Working at the right level of abstraction
Apr 28, 2003 21:51 · 256 words · 2 minute read
Eric Sink writes about the .NET Abstraction Pile in SourceGear’s Vault product. This is a nicely written article that highlights some of the issues that programmers face every day. The issue of complexity that comes with abstraction is a large motivator for the XP rule of “Do the simplest thing that can possibly work”. Don’t add that complexity on before you actually need it. Eric’s experince with their SOS Collab product sounds exactly like the kind of problem that comes up when you try to overengineer and get the most perfect and flexible solution.
I’ve been reading about O-R mapping tools recently, and have read a lot of positive comments about Hibernate. A major competitor to Hibernate is Jakarta OJB, which adds layers of abstraction in order to support ODMG and JDO interfaces. Many of the positive comments about Hibernate have praised it for being simple and fast, which is exactly the effect one would expect you would get by stripping away a couple of layers.

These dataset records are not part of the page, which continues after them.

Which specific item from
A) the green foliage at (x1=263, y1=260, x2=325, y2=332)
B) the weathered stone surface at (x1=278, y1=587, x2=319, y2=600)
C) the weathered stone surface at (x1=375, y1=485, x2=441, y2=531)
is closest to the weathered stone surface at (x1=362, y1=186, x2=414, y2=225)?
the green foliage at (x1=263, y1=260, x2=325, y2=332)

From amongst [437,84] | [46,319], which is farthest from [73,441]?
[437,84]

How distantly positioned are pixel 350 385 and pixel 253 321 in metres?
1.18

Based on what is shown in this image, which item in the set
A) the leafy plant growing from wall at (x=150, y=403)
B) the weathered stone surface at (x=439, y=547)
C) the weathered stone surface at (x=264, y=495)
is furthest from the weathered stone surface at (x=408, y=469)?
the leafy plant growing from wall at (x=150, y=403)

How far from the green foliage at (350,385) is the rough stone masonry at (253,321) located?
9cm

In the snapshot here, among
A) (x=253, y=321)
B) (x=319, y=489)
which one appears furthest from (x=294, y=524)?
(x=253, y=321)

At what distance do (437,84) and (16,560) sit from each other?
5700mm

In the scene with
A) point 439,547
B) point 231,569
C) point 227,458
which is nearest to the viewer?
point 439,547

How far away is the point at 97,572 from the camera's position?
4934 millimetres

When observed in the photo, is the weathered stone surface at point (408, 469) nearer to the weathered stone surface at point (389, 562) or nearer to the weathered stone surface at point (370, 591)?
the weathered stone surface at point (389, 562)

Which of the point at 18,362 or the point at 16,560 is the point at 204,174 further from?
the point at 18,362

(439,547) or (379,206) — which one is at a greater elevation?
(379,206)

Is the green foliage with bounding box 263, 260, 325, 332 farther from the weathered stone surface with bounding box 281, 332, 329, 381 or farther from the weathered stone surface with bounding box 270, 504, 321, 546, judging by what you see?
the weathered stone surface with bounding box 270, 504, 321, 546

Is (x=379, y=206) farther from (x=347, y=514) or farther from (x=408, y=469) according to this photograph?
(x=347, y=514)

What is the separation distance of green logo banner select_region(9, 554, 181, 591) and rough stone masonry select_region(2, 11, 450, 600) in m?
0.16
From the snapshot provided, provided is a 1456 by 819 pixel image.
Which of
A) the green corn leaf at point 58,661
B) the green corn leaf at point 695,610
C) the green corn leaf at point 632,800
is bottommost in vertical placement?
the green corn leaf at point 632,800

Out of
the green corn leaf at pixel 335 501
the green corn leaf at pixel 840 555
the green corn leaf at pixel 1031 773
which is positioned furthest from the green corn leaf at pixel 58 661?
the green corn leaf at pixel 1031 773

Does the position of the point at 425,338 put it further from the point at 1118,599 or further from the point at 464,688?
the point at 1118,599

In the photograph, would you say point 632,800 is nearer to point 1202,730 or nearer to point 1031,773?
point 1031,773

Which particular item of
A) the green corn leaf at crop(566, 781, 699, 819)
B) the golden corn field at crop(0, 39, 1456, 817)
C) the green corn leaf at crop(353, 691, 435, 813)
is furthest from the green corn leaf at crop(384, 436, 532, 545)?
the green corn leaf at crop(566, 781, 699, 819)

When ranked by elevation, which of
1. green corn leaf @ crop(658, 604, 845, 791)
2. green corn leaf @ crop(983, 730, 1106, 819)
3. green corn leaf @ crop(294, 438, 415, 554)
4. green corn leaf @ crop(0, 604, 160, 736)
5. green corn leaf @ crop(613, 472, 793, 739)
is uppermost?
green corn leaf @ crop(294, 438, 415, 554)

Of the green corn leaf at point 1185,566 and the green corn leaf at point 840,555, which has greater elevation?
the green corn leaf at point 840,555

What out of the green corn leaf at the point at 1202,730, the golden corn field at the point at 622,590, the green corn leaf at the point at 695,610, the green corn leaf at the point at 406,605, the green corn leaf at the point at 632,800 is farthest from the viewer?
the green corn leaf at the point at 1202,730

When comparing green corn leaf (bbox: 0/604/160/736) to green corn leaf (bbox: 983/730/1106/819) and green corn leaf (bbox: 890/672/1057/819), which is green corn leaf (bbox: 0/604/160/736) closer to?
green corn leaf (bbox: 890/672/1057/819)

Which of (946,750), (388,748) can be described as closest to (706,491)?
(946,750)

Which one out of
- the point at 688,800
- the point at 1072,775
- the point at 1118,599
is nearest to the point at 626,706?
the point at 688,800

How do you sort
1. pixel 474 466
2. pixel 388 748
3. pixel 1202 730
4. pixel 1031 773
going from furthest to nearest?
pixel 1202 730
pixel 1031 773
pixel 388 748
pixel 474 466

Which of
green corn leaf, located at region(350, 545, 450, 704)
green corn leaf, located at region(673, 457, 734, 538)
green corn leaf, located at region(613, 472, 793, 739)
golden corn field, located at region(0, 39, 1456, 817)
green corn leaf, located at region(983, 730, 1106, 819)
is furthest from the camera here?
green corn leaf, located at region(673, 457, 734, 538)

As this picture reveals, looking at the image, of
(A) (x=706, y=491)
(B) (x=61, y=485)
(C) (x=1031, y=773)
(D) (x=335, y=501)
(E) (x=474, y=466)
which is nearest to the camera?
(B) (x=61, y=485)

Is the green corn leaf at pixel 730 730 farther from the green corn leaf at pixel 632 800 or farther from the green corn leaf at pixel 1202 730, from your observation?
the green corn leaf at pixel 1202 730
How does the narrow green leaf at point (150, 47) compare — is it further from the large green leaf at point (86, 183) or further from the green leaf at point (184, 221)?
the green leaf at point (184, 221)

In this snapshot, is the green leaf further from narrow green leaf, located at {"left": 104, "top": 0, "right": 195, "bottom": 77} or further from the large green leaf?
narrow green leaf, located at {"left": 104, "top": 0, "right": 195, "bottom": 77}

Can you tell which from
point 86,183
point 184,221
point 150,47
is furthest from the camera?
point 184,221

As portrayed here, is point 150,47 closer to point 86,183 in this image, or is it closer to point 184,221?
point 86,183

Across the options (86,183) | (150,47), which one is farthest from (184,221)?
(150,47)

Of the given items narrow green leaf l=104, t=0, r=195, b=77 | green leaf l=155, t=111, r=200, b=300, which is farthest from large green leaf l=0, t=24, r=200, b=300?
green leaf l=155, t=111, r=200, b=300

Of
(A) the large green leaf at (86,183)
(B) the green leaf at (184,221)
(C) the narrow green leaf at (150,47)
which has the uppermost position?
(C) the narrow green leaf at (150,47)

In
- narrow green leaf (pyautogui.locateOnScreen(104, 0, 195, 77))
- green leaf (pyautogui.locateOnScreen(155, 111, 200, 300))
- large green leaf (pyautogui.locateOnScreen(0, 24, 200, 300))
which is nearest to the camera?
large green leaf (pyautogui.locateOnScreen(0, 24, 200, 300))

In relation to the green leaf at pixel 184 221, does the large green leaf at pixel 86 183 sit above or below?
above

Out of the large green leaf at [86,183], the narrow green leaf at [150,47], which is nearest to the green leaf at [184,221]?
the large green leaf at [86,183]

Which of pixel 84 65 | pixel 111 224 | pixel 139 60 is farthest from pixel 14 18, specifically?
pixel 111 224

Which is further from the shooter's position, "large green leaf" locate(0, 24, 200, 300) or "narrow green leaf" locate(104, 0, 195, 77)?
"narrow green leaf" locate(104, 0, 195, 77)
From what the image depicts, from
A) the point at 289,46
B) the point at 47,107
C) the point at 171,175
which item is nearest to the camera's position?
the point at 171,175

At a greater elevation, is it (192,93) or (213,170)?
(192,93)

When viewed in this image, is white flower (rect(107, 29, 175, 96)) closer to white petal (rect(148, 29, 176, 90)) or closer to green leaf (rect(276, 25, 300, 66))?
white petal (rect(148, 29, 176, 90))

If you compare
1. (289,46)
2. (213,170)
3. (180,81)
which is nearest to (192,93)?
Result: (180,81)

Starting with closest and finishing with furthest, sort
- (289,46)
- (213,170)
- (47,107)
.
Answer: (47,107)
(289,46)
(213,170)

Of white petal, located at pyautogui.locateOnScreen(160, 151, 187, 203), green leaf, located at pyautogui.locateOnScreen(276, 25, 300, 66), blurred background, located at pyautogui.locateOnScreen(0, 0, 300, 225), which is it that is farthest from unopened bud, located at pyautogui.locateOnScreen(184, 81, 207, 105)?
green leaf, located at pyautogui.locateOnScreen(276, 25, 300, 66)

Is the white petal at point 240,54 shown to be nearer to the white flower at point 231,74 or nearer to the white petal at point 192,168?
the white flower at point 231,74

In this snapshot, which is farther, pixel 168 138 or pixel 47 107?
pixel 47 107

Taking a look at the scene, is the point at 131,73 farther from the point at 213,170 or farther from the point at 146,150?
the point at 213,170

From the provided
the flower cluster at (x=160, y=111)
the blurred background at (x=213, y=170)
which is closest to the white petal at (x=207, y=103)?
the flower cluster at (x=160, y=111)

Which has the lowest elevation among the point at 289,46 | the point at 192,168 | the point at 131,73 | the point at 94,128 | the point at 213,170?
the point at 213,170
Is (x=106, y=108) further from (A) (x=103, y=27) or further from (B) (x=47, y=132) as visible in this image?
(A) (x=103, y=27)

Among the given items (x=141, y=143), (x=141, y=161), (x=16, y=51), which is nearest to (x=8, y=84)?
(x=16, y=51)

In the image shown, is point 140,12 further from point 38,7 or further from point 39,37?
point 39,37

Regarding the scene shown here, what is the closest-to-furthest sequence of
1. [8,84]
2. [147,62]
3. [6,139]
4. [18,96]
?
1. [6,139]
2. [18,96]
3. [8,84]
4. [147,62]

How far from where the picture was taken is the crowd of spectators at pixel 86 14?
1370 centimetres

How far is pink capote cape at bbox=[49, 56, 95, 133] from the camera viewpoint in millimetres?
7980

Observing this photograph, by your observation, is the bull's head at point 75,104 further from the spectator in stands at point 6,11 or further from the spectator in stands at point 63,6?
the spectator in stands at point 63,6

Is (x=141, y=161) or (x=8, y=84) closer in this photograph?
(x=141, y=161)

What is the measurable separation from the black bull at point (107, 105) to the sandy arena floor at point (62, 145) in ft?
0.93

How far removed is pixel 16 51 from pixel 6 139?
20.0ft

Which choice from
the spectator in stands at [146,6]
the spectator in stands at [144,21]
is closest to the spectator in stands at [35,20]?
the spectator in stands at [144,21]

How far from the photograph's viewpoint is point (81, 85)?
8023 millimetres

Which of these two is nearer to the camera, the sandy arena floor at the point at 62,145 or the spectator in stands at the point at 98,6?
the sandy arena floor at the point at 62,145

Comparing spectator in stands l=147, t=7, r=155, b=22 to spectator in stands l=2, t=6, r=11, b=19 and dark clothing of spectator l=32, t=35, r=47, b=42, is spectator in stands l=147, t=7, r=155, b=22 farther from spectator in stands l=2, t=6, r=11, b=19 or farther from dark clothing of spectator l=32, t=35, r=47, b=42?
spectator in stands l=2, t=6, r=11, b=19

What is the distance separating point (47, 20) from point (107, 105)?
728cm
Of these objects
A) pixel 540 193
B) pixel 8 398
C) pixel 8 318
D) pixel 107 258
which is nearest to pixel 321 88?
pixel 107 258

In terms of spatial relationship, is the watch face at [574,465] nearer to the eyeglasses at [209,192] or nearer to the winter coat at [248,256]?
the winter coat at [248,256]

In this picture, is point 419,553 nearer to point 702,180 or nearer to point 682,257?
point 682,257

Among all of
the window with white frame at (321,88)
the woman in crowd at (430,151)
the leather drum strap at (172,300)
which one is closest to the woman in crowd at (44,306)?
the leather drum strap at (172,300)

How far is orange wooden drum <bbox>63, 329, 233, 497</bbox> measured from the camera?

I find it interesting that he has moved from Java to .NET and found that .NET is “Java done right”. I’m definitely keeping my eyes on .NET, particularly as Mono gets up to speed. I’m not certain which layers of abstraction were contributing to their bug list, though. Java itself does not imply much of anything in terms of layers of abstraction. If he’s talking about Swing, certainly Swing has many layers. For doing web apps in Java, you can choose to go with few layers (HttpServletRequest, anyone) or many.